Du 15 novembre 2024 au 4 janvier 2025, Galerie Nathalie Obadia, 91, rue du Faubourg Saint-Honoré, 75008 Paris
David Nash : 45 Years of Drawing
Occupant tous les espaces des deux galeries Lelong & Co, la rétrospective de 45 ans de dessins de David Nash dessine un parcours fluide qui témoigne de l’importance de ce médium dans le travail et la vie du grand sculpteur. Avec du pigment naturel directement appliqué sur la feuille, du fusain, Nash décrit la nature autour de lui, s’inspire de sa lumière et de ses couleurs ou joue des différents langages de l’abstraction. Les arbres, le hêtre en particulier, n’en finissent pas de l’inspirer aussi bien lorsqu’il s’agit de restituer leur masse et leur puissance quasi cosmique, que de s’emparer de leurs teintes pour dessiner des arcs. Glissant du descriptif à l’abstrait, il construit une colonne en cinq bandes qui restitue les couleurs des feuilles de chêne au mois de mai. S’éloignant des arbres, il bâtit des trames de gros pois colorées pour donner le portrait de mois de l’année.
Outre la présence de quelques sculptures qui ont un rôle structurant, deux des œuvres les plus célèbres de l’artiste occupent une place centrale. Il s’agit de Ash Dome et de Wooden Boulder. La première est ce dôme de frênes construit par l’artiste par plantation et greffes à partir de 1977. À cette œuvre construite avec la nature David Nash a donné une vie parallèle à travers les dessins qu’il lui a consacrée. Wooden Boulder est un bloc de bois d’une demi-tonne grossièrement extrait d’un chêne bicentenaire que l’artiste a livré en 1978 aux caprices de la rivière Dwyryd. L’œuvre a parcouru des kilomètres mais n’a plus été vue depuis près de dix ans. Des dessins au fusain restituent son parcours et font une sorte de chronique de ses apparitions et disparitions. Avec la très grande diversité d’approches dont elle témoigne, cette rétrospective montre aussi combien par le dessin David Nash partage la vie de ses sculptures.

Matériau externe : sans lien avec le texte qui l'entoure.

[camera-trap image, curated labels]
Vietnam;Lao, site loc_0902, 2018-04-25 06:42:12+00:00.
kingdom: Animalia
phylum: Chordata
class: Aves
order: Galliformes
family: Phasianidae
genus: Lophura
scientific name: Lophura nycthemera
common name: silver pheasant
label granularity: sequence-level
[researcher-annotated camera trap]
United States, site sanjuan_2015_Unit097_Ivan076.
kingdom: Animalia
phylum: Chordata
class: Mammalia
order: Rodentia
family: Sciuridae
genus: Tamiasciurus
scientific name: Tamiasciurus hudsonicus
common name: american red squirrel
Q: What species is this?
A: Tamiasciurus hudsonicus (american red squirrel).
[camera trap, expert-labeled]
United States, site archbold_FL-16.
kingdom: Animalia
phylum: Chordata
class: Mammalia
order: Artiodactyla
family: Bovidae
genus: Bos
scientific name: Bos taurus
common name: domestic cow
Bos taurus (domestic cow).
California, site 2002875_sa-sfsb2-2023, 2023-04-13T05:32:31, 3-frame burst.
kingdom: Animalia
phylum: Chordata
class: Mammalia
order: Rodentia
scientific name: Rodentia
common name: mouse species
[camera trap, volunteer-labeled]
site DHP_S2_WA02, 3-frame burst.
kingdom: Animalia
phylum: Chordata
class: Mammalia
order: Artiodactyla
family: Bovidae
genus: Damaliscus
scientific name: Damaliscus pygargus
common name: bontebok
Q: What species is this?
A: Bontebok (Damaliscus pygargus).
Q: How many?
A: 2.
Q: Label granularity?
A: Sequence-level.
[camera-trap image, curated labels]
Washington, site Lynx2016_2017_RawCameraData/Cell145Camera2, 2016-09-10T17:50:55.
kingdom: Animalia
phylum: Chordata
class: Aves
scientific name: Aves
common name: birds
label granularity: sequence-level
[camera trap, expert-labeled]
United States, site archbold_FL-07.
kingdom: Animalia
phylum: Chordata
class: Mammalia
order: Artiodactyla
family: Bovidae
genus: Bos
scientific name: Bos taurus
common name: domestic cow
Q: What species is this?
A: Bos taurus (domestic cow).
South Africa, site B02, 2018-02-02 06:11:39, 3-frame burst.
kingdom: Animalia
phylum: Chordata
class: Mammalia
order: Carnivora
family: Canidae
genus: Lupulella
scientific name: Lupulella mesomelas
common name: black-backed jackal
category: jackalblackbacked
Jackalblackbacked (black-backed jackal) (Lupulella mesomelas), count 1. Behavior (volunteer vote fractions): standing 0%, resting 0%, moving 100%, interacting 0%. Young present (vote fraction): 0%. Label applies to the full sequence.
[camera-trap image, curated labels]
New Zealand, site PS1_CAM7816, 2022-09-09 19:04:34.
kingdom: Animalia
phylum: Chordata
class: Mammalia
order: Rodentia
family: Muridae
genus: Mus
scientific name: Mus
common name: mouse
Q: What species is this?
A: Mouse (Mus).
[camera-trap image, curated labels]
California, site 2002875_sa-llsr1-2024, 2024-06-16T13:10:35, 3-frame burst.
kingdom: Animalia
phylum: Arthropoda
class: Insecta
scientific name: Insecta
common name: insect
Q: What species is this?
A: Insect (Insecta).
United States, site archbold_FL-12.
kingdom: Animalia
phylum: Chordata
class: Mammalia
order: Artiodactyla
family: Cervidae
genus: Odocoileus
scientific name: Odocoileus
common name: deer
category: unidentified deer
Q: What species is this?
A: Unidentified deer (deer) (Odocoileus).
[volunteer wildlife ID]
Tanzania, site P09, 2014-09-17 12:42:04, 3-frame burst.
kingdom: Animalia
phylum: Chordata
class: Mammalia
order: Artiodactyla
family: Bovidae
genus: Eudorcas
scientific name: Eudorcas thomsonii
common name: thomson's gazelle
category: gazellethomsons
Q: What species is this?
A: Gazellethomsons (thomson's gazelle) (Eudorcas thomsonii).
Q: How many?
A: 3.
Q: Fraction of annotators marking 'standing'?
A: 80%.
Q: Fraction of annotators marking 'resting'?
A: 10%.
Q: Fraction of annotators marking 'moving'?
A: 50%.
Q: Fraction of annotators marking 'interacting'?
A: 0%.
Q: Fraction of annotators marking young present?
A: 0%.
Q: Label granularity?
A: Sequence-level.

Du 14 novembre au 21 décembre 2024, Galerie Lelong & Co, 13, rue de Téhéran et 38 avenue Matignon, 75008 Paris
Tania Franco Klein : Break in case of emergency (flies, forks and fires)
La photographe mexicaine Tania Franco Klein est reconnue pour ses photos intrigantes et très cinématographiques qu’elle organise en séries. Sa première exposition parisienne répartie dans les deux espaces en sous-sol de la galerie nous offre deux descentes dans son univers. Avec Break in case of emergency, nous sommes franchement du côté de la fiction. La photographe y est son seul modèle, mais avant tout par commodité. L’art de la mise en scène de Franco Klein consiste à suggérer beaucoup par le cadrage, la lumière, généralement chaude, et un minimum d’accessoires. Il lui suffit d’un plateau de table en verre photographié en contre-plongée pour tourner un verre d’eau renversé, une fourchette, quelques mouches et un cendrier plein en indices d’une situation dramatique. Situation d’autant moins réfutable qu’à une extrémité de l’image apparaissent les lèvres épaisses et outrageusement rouges d’une femme dont le visage s’efface derrière le couvercle troué de la saupoudreuse qu’elle tient dans sa main. Dans une autre photo, elle se montre à profil perdu en une pose méditative à l’intérieur d’une cuisine. Derrière elle, une poêle posée sur la cuisinière laisse échapper des flammes qui montent jusqu’au plafond. C’est une Madeleine de Georges de La Tour égarée dans un film de David Lynch. À nous de décider si ces scènes relèvent de la projection fantasmatique, du paranormal ou d’une réminiscence.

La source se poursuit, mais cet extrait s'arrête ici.